■ **Scene-based reasoning records**
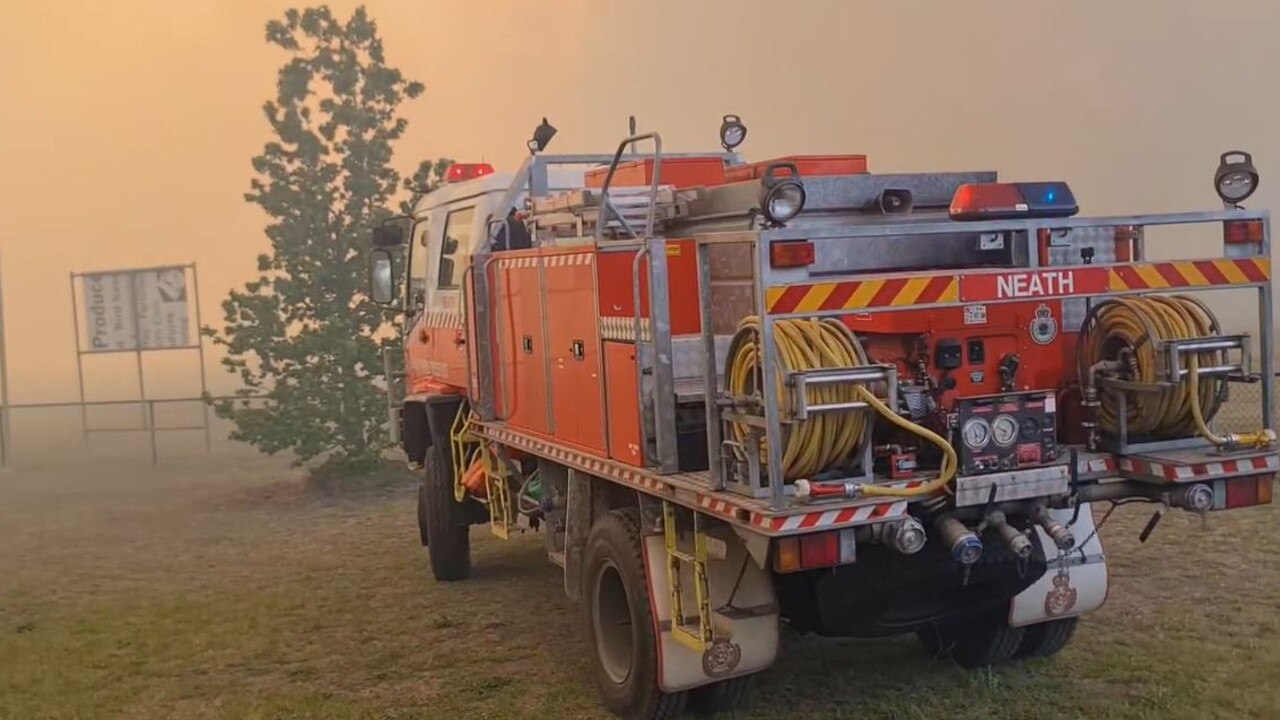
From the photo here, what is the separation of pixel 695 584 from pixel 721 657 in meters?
0.34

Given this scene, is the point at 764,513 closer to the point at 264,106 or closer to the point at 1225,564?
the point at 1225,564

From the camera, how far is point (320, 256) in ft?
47.5

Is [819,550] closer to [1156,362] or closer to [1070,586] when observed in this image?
[1156,362]

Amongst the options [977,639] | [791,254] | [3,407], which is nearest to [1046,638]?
[977,639]

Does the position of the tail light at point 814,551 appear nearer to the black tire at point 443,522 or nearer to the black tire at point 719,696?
the black tire at point 719,696

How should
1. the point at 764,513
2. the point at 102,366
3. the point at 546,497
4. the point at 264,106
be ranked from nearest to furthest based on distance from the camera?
the point at 764,513
the point at 546,497
the point at 264,106
the point at 102,366

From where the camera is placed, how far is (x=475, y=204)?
834cm

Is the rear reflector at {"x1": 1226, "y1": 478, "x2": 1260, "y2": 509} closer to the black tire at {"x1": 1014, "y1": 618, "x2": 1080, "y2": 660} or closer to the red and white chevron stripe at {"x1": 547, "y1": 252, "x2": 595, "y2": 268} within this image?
the black tire at {"x1": 1014, "y1": 618, "x2": 1080, "y2": 660}

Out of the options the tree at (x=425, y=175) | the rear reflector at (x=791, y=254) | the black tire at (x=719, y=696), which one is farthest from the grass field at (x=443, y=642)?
the tree at (x=425, y=175)

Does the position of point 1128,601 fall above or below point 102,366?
below

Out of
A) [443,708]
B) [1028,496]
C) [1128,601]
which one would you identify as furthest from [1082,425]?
[443,708]

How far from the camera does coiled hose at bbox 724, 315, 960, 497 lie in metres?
4.43

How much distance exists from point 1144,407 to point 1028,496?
2.28 ft

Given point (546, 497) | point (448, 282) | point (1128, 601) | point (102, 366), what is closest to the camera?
point (546, 497)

■ **DIRECTIONS**
Reproduce verbatim the lines beginning with the one containing "Does the position of the" and continuing through the final line of the records, including both ends.

■ **EXERCISE OUTPUT**
Does the position of the tail light at point 814,551 appear nearer to the black tire at point 443,522 or nearer to the black tire at point 719,696?
the black tire at point 719,696

How should
1. the point at 764,513
2. the point at 102,366
3. the point at 546,497
4. the point at 264,106
be ranked from nearest to furthest based on distance from the camera?
the point at 764,513
the point at 546,497
the point at 264,106
the point at 102,366

From where the camera is placed, how far is (x=475, y=204)?
834cm

Is the rear reflector at {"x1": 1226, "y1": 478, "x2": 1260, "y2": 509} closer to the black tire at {"x1": 1014, "y1": 618, "x2": 1080, "y2": 660} or closer to the red and white chevron stripe at {"x1": 547, "y1": 252, "x2": 595, "y2": 268} within this image?
the black tire at {"x1": 1014, "y1": 618, "x2": 1080, "y2": 660}

Out of the options the tree at (x=425, y=175) | the rear reflector at (x=791, y=254) | the black tire at (x=719, y=696), which one is farthest from the grass field at (x=443, y=642)?
the tree at (x=425, y=175)

Does the position of point 1128,601 fall above or below point 102,366?
below

Out of
A) [443,708]
B) [1028,496]
C) [1128,601]
which one would you identify as furthest from [1082,425]?
[443,708]

How far from the camera does coiled hose at bbox 724, 315, 960, 497 lie in metres?
4.43

How much distance exists from point 1144,407 to point 1028,496?
2.28 ft

Given point (546, 497) | point (448, 282) | point (1128, 601) | point (102, 366), what is closest to the camera?
point (546, 497)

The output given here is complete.